**Alıştırma ayrıntıları**
Aşağıdaki söyleşiye göre Aşkar'ın ilk zamanlarında esas kaygı neydi?

**Verilen metin**
========================================================================

AB.Merhaba.

İE.Merhabalar efendim.

AB.Aşkar on üç yılı geride bıraktı. İlk andaki dergicilik tecrübelerine neler kattınız?

İE.İlk zamanlar esas kaygı görünür olabilmekti. Yani bir işle uğraşıyorsunuz, bir meşgaleniz var, bunu görünür kılmak, daha sahici bir zemine oturtmak, somut karşılığını bulmak gibi bir mesele sizi sürüklüyor. Aşkar, bizler için bir dönem bu imkânı sağlayan bir odak oldu. Görünür olmak, o dönem için, birçok açıdan bizi idare etmişti. Zamanla mesele çeşitli ayrıntılara ve alanlara yayıldı. Neydi onlar diyecek olursanız; ne bileyim, belki biraz yazar/çizer kadrosunun genişlemesi, baskı/yayın işlerinin gittikçe daha fazla içinde olmak, kimlik/şahsiyet/değer konularının daha da öne çıkması, farklı temas ve irtibatlar gibi meseleler… Bu yönüyle Aşkar bizim evimiz oldu.

AB.Derginin şiir ölçüleri nelerdir? Derginin sürekli yazan şairleriyle irtibat nasıl sağlanıyor?

========================================================================

**Kayıtlı satırlar**
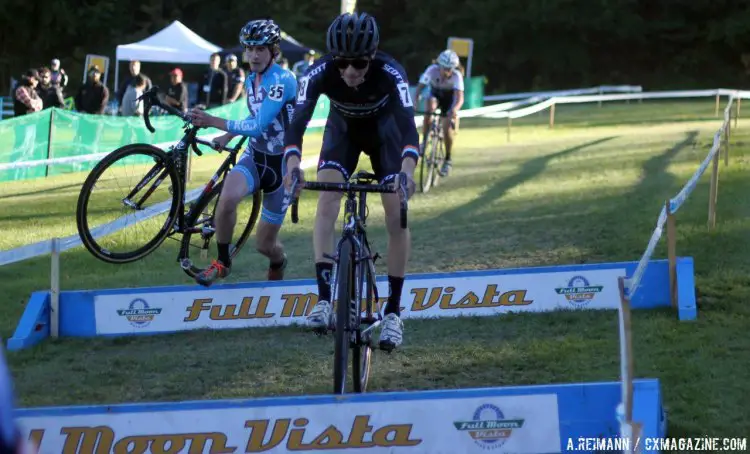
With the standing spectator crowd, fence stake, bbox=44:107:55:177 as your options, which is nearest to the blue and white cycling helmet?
the standing spectator crowd

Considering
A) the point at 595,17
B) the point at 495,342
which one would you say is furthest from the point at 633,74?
the point at 495,342

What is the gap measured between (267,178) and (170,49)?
28.0 m

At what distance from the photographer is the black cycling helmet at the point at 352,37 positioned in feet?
20.4

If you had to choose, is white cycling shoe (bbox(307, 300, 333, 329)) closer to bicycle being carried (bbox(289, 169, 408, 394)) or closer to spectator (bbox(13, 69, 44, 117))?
bicycle being carried (bbox(289, 169, 408, 394))

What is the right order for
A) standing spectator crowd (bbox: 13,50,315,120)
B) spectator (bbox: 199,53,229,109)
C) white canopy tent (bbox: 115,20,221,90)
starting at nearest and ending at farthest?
standing spectator crowd (bbox: 13,50,315,120) < spectator (bbox: 199,53,229,109) < white canopy tent (bbox: 115,20,221,90)

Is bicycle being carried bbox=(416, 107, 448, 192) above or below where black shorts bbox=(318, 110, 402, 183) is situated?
below

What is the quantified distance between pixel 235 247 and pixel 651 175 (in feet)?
33.5

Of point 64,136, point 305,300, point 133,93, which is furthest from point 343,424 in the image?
point 133,93

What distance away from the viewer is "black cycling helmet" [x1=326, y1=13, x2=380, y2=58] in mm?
6230

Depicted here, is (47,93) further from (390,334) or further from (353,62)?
(390,334)

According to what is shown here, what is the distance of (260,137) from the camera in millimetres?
8781

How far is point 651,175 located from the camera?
59.2ft

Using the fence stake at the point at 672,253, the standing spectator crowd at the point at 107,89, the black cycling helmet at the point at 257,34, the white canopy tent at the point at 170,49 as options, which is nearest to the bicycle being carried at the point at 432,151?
the standing spectator crowd at the point at 107,89

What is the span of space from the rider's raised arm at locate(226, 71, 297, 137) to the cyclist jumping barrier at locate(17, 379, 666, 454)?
3.72m
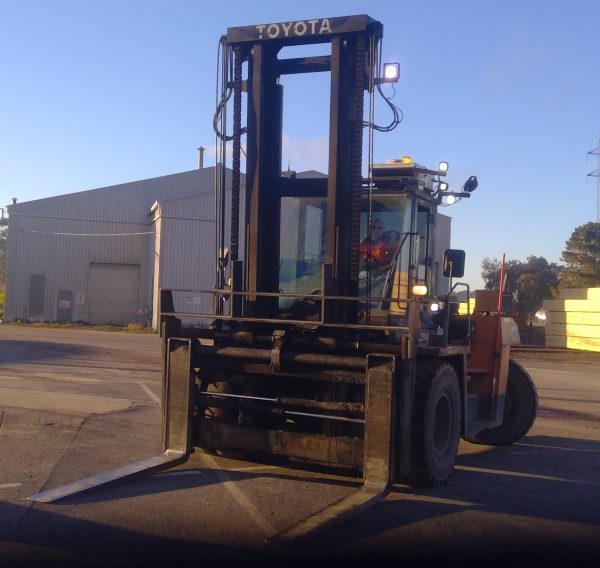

========================================================================

**Problem çözümü**
Görünür olabilmekti.